Selective Broadcast Mechanism is it possible?

left side shows regular broadcast, the right side is what I would like to do

“x” is just some garbage elements

is it possible?
or is there an efficient alternative?

Shared Memory offers a broadcast mechnism, but not a selective one.

You have to implement it yourself.

consant memory can also be very fast when all threads are reading the same value.

But i guess in your case you won’t be reading in multiples of 32 so this might not be the solution for you.

Hmm this is just some quick idea i got… Maybe it could be fast to let ONE warp do 3 broadcasts that overlap each other? Some psuedo code

__shared__ float array[256];

__shared__ float vals[6*8]; //  Your result (added a little extra length)


int offset = 256/3; // right ?

// broadcast one

vals[threadIdx.x] = array[0]; 

// broadcast two

vals[threadIdx.x+ 8] = array[offset]; 

// broadcast three

vals[threadIdx.x + 16]  =arrat[2*offset];

I guess this might be a fast way to do it. You might have to think about the indexing more than i did but you get the basic idea?

Shared memory requests are per half-warp, consisting of 16 threads. There are no conflicts whatsoever between threads coming from different half-warps, and broadcast is done per half-warp too.

I think what Nikolai wants to do is:

vals[threadIdx.x]=array[threadIdx.x & ~0x7];

This memory operation will be resolved with a use of a broadcast mechanism but will be resolved in two memory requests (as if we had 2-bank conflict). A 2-way bank conflict is not much.

Jimmy’s introducing two transactions explicitly which is not helping.

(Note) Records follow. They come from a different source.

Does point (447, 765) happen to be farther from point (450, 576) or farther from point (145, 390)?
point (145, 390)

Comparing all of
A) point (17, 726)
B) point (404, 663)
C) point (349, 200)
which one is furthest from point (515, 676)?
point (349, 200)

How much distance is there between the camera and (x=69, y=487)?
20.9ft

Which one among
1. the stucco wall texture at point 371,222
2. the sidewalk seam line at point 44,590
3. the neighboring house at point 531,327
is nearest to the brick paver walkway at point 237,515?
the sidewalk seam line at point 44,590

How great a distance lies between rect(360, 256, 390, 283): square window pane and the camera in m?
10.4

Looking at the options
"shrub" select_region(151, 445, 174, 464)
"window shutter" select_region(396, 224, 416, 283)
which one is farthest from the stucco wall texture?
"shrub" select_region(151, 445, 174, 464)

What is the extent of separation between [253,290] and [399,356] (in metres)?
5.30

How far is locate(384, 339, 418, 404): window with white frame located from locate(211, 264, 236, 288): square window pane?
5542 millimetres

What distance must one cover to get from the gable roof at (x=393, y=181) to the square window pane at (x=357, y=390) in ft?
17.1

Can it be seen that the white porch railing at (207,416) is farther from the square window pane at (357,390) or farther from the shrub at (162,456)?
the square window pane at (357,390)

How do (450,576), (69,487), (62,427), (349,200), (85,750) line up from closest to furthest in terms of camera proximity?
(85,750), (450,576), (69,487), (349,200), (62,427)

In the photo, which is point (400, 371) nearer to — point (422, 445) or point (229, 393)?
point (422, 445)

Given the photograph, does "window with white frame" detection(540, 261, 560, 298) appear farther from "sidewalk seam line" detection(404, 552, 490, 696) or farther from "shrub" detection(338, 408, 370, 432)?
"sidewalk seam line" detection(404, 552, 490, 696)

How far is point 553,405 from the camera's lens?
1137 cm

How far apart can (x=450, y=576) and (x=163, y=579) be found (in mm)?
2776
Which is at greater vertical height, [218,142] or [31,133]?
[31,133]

My statement is motivated by what can be read in the Programming Guide:

Following this I understand that in our case, first half-warp can be serviced for example as follows:

Request 1: array[0] as broadcast and array[8] ordinarly. Threads 0-9 are done.

Request 2: array[8] as broadcast, threads 10-15 are done.

reading your replies gave me an idea that circumvented the whole need for the “selective broadcast mechanism”

thanks guys! :thanks: